Sunday, 9 February 2014

Literary Assassination

November 2013 marked fifty years since the assassination of President John F. Kennedy in Dallas, Texas. I am always interested in how such moments in history were covered by the media and spent some time viewing old reports. Later I looked back to April 1865 and the assassination of Abraham Lincoln. Many parallels have been drawn between the two men and the number of coincidences surrounding both their lives and deaths.

One comparison which cannot be drawn between the two is in the media coverage. In 1963 instant communication methods meant the news was reported in the United Kingdom at almost the same time as it did in the USA. A century earlier it took days for the news to filter through and newspapers, at least in local terms, were produced weekly and reports of President Lincoln’s death appeared, in real time, after the ten-day search for John Wilkes Booth had ended in the killer’s death. This also tempered the mood of other reports: in 1963 even the sports pages lacked the usual exuberance, in 1865 columns went unchanged. Alongside the belated reports of the assassination and its aftermath I found the following stories.

No mention of Lincoln’s assassination was found in the first newspaper after the 14th April, news had yet to filter through. However the mood of optimism across the Atlantic was covered, with a mention of how American newspapers had seen the appearance of four eagles circling the Statue of Freedom atop the Capitol Dome in Washington DC. This could only mean a good time for all lay ahead under the new presidency. Note this was simply the local rag repeating what had been printed in US newspapers.

A rather odd story came from Prussian Poland, where but two passenger trains ran between Lissa and Posen each day. A similar number of livestock trains were seen daily but government legislation banned any human passengers save for the handlers of the livestock, for which a perfectly acceptable carriage was coupled up. There were no exceptions to this rule, even medical personnel had been turned away resulting in a number of deaths. It was not clear how many, if any, could have been saved had the doctor been allowed to travel. An enterprising German innkeeper saw a possible loophole and purchased advertising space at the station offering his goat for hire. For the equivalent of sixpence (equivalent of £2 today) for every station travelled in each direction this would allow any passenger to travel on the livestock train. The advert also pointed out the goat could be handled by anyone being “so tame it could be controlled by just a slender silk ribbon.”

* **GIVEN DATA**:
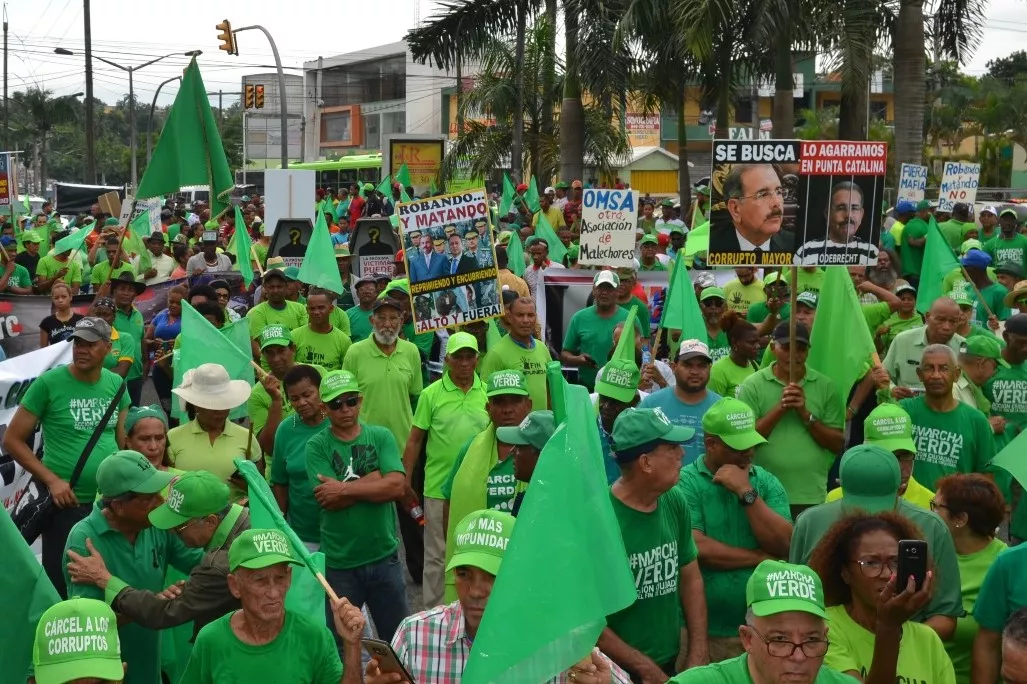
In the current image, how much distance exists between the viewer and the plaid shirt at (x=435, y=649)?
13.9 ft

* **TASK DETAILS**: Copy everything from "One comparison which" down to "the following stories." in the assassination text, swapping "exuberance" for "enthusiasm". The data is separate material and has no connection to the text.

* **REPLY**:
One comparison which cannot be drawn between the two is in the media coverage. In 1963 instant communication methods meant the news was reported in the United Kingdom at almost the same time as it did in the USA. A century earlier it took days for the news to filter through and newspapers, at least in local terms, were produced weekly and reports of President Lincoln’s death appeared, in real time, after the ten-day search for John Wilkes Booth had ended in the killer’s death. This also tempered the mood of other reports: in 1963 even the sports pages lacked the usual enthusiasm, in 1865 columns went unchanged. Alongside the belated reports of the assassination and its aftermath I found the following stories.